We did our part to “flatten to the curve”. My family has been social distancing for over 120 days (I’ve been keeping track). We are fortunate that none of us have experienced symptoms or direct exposure to warrant sticking the world’s longest q-tip up our nose.
But others are not so lucky.
In my Midwestern community, 1.4% of the population has tested positive. Over 7% of those cases have required hospitalization. Sadly, over 100 people have died as a result of COVID-19. The percentage of daily positive tests appears to have flatlined over the past month (consistently under 10%).
What do those numbers look like in relation to a school district?
My school district has approximately 25,000 students. Let’s assume that the statistics above are even across all demographics (they aren’t but play along).
- 350 students would have already tested positive
- 5 students would have been hospitalized
- 45 students will receive a positive test result daily (based on my rough math that 0.18% of the population is tested daily)
I cannot and will not deny that COVID-19 is present in my community. Nor will I deny the danger of COVID-19.

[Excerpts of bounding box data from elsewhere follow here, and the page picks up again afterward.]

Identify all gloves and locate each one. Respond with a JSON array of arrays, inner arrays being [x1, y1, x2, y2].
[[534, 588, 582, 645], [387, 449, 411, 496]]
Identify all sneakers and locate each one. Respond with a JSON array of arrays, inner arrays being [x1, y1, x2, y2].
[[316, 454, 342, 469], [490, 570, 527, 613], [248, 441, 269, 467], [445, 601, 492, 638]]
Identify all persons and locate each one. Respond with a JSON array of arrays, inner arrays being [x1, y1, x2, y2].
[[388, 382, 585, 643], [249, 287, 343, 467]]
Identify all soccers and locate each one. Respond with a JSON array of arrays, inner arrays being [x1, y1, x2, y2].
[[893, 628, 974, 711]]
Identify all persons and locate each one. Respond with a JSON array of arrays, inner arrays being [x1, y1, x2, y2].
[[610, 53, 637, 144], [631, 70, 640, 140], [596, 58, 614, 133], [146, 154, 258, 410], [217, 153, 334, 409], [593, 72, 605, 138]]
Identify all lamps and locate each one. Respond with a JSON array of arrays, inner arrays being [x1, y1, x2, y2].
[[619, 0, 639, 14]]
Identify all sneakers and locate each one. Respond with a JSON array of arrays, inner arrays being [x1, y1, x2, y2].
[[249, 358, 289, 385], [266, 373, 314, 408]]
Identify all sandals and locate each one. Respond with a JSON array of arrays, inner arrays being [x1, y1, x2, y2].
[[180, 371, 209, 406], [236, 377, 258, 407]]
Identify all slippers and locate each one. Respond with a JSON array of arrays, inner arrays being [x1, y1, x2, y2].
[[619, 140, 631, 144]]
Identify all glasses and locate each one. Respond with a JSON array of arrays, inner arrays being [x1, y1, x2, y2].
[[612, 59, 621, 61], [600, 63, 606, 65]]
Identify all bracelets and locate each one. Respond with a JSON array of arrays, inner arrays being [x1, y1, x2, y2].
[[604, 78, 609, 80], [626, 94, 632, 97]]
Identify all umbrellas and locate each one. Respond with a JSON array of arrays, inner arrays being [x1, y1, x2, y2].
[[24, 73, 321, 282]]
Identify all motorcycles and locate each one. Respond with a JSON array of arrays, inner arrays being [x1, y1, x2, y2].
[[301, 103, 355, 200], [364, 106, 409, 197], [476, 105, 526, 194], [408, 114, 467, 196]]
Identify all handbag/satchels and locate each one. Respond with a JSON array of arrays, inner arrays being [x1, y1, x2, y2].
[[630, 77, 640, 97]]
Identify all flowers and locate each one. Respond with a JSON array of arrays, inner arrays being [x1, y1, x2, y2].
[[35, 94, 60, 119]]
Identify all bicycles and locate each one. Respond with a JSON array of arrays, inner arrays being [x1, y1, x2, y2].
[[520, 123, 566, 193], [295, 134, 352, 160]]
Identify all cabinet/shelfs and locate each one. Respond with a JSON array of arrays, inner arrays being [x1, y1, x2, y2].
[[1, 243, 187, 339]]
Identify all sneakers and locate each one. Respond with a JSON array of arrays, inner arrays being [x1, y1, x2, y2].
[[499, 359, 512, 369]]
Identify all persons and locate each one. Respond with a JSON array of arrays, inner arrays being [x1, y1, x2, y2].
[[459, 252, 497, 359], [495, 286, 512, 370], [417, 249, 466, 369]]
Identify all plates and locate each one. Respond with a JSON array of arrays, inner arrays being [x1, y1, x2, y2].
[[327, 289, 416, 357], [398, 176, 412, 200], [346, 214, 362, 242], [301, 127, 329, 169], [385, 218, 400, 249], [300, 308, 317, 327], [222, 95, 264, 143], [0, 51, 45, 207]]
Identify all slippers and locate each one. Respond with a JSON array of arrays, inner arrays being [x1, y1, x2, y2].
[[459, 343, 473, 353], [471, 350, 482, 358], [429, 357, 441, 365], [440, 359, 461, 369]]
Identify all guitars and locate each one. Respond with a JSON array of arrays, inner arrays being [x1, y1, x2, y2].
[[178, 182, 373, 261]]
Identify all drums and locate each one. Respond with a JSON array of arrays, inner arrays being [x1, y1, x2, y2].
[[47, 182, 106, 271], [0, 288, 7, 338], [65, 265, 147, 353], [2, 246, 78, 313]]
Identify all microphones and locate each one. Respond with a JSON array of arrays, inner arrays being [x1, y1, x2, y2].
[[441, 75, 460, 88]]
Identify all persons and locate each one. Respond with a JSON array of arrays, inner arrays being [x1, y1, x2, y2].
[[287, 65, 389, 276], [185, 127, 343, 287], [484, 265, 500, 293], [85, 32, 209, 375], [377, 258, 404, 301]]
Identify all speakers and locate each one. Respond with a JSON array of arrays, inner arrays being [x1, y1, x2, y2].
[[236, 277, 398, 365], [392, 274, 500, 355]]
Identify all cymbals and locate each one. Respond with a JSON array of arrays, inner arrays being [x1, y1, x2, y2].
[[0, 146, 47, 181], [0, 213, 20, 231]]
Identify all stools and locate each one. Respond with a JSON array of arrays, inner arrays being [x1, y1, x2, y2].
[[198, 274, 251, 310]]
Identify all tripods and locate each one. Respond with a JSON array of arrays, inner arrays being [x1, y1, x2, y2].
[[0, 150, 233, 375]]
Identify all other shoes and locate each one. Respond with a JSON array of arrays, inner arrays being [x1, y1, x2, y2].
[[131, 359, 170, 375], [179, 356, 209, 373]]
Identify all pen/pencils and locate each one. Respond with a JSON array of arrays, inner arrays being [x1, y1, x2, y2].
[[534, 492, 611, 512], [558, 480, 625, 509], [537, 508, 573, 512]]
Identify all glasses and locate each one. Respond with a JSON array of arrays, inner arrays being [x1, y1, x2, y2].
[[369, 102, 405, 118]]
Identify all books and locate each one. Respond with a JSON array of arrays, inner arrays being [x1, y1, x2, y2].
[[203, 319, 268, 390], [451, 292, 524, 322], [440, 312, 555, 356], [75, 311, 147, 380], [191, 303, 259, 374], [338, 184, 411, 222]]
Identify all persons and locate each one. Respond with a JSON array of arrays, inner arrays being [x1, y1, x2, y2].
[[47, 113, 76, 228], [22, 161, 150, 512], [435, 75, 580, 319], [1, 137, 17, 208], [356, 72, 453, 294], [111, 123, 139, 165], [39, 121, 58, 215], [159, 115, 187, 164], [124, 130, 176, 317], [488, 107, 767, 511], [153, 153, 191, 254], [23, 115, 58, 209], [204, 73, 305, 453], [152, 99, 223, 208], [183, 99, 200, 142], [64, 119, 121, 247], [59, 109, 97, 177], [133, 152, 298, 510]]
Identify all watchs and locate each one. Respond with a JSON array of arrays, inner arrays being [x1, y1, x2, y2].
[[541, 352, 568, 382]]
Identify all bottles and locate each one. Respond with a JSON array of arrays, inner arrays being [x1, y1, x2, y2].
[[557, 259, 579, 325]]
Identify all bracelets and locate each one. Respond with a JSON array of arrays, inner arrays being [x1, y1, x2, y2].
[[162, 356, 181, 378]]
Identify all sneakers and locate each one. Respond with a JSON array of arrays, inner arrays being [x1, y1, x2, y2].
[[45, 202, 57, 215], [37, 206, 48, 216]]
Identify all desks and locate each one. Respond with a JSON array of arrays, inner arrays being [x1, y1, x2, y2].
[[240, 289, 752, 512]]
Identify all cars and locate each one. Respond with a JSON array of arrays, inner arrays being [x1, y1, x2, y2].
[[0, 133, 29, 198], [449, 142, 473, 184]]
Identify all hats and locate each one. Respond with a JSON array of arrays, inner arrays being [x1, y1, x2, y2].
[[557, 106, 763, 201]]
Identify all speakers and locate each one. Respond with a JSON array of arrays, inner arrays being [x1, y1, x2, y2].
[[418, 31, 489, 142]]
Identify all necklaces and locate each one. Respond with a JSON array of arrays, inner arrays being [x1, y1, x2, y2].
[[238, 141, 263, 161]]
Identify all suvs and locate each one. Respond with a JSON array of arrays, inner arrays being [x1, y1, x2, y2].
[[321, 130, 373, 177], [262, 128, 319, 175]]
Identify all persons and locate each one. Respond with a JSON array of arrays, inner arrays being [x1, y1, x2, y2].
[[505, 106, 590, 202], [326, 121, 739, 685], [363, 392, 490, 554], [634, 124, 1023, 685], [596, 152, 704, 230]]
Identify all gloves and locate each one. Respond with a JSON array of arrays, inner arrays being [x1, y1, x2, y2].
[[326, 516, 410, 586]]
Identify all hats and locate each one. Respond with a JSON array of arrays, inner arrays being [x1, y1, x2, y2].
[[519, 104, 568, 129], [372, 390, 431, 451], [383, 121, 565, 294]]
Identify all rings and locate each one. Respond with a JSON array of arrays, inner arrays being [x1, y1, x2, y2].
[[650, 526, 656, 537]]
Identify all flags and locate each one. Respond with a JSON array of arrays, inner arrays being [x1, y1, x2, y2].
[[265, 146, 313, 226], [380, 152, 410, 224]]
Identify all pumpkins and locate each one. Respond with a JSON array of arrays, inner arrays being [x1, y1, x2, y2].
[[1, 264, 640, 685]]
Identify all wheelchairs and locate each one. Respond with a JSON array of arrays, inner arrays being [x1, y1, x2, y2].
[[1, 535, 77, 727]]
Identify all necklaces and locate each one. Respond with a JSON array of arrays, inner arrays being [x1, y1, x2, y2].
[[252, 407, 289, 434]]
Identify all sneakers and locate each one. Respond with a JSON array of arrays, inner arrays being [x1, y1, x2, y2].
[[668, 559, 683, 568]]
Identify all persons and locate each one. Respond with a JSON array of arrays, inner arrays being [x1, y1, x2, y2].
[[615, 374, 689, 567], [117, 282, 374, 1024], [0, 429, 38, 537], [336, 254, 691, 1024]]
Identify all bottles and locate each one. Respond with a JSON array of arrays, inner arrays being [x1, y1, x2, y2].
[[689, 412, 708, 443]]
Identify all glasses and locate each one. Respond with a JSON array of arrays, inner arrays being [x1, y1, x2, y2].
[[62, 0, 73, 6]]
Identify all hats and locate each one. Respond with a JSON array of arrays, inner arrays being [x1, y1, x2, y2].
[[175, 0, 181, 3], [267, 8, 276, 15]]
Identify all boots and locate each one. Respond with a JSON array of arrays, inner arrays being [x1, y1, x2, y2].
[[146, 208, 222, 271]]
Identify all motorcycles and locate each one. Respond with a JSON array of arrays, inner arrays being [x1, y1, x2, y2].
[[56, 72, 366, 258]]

However, when I break the numbers down by school, or even classroom, positive COVID rates are nominal. Furthermore, the rates of positive cases and hospitalization for school-age children is quite low.
When evaluating the physical health of my children, I also consider their mental well-being.
The National Association of School Psychologists, NASP, states that mental health resources available in school support “academic performance and problem-solving skills”. Initial research finds that 20% of students “exhibited symptoms of anxiety and depression” after only a month of quarantine learning.
In addition to fears of food security, time away from school increases social isolation according to the American Academy of Pediatrics, AAP. Identifying learning gaps, physical abuse, and depression is more difficult during this time as well. The AAP encourages districts to reopen schools this fall.
As a mom, I am keenly aware of mental health changes in my children. I quickly noticed signs of anxiety and depression in my daughters, as well as myself. Social isolation is a lonely place.
When the pandemic closed schools and daycares, many parents struggled to work and care for their children.
I am not suggesting to reopen schools solely as a means to provide childcare for working parents. But what are the alternatives? I mean, seriously. Without the assistance of a stay-at-parent or family member, parents are struggling to work and care for their children.
Many of my friends begin working at 6 am, take a long lunch break with their kids, break again for dinner, and then finish work after the kids go to bed. I do not see this as a healthy or sustainable schedule. And who is watching the kids while the parents work? Netflix and Disney+.
Are workplaces going to modify their schedules and expectations to fall in-line with schools?
School Starts Soon
School districts across the nation are currently evaluating all of the data above. Well, I hope they are considering all contributing factors.
At this moment in time, my daughter is scheduled to move into her dorm on time and my other kids are slated to begin school in-person in a month. I am cautiously optimistic.
My kids love, truly love, shopping for new school supplies. Currently, I am only purchasing supplies from stores with a 90-day return policy in case our school district switches to remote learning last minute. My college Freshman is begging for me to order her new bedding from Amazon, but with more than a month before she can move-in, I am going to wait.
At the same time, I am training my toddler to wear a face mask. Wish me luck.
The Future is Unknown
I don’t believe anyone knows, with real certainty, the true impact of opening schools for physical learning.
Some families have underlying health issues that impact their decision. Many will argue that opening schools is careless. Others argue that face masks are pointless. I am not here to argue about face masks.
I respect the viewpoints the others. If my logic has a gaping hole, please educate me.
Until then, I will stick with my opinion. Schools should reopen this fall for in-class learning. After that, I will take it day-by-day.